Please note! This essay has been submitted by a student.
Disney’s Zootopia has many undertones that mirror the United States’ society that the casual viewer may miss. After taking a closer look, we are able to see a social hierarchy with the predators usually occupying positions of power, such as a lion as the mayor. As the movie progresses, prejudice against and stereotypes of predators become more visible. Themes coinciding with capitalism and bureaucracy become clear as well. However, perhaps the most prevalent feature of this film is a critique of white feminism and its failure to include intersectionality.
The plot of the movie is explicitly about racism. The film mirrors the binary idea of race that is seen in the United States. In the US, racial issues are usually seen as involving just blacks and whites. In Zootopia this is seen through ‘predators’ and ‘prey’. In Zootopia, prey posses an underlying perception that a predator will attack, eventually, because it is in its nature to do so. Similarly, there are stereotypes in the US that it is inevitable that a black person will steal, fight or break other laws. When you look a bit closer, this movie also criticizes white feminism and its lack of intersectionality. Judy can be compared to a white feminist. While she is oppressed due to her gender, she is blind to her internalized racism. To begin, she carries fox repellant with her constantly. This can also be seen through her interactions with Nick at the beginning of the film.
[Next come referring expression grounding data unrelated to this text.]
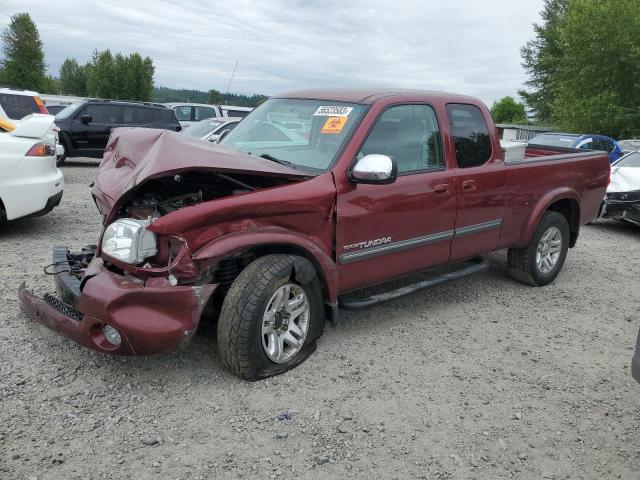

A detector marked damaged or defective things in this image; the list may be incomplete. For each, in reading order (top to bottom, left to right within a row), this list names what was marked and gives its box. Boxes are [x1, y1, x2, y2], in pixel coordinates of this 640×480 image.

crumpled hood [91, 126, 308, 211]
crumpled hood [608, 167, 640, 193]
broken headlight [102, 218, 159, 264]
detached front bumper [18, 248, 218, 356]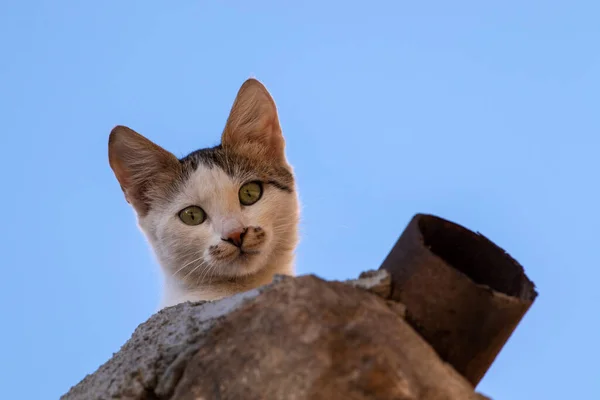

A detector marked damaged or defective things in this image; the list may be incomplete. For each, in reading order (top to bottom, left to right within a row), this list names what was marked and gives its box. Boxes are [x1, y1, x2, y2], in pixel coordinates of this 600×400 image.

She’s being as nice as she can, but she’s still a privileged member of the majority looking down on the failures of a minority man. And when she realizes that all the ‘respectability’ she liked about Nick was an act, she becomes furious. This is a metaphor for a white feminist trying to be an ally to a man of color and getting angry when he turns out to not appreciate her condescending help. If you dig a bit further, the movie really criticizes white feminism even more during Judy’s speech at the press conference. She claims that biological factors have meant “predators are reverting back to their primitive savage ways.” Despite seeing Judy as the primary victim of oppression up until this point of the film, it becomes clear that her privilege as a member of the majority species not only gives her a platform but also denies her understanding of the systemic experience of species-based (racial) discrimination.
Although Zootopia is seen as just another animated Disney film by most, the writers implement sociological undertones. Through Judy’s interactions with Nick and her internalized racism, sociological paradigms such as race conflict and critiques of white feminism and its failure to provide intersectionality are established.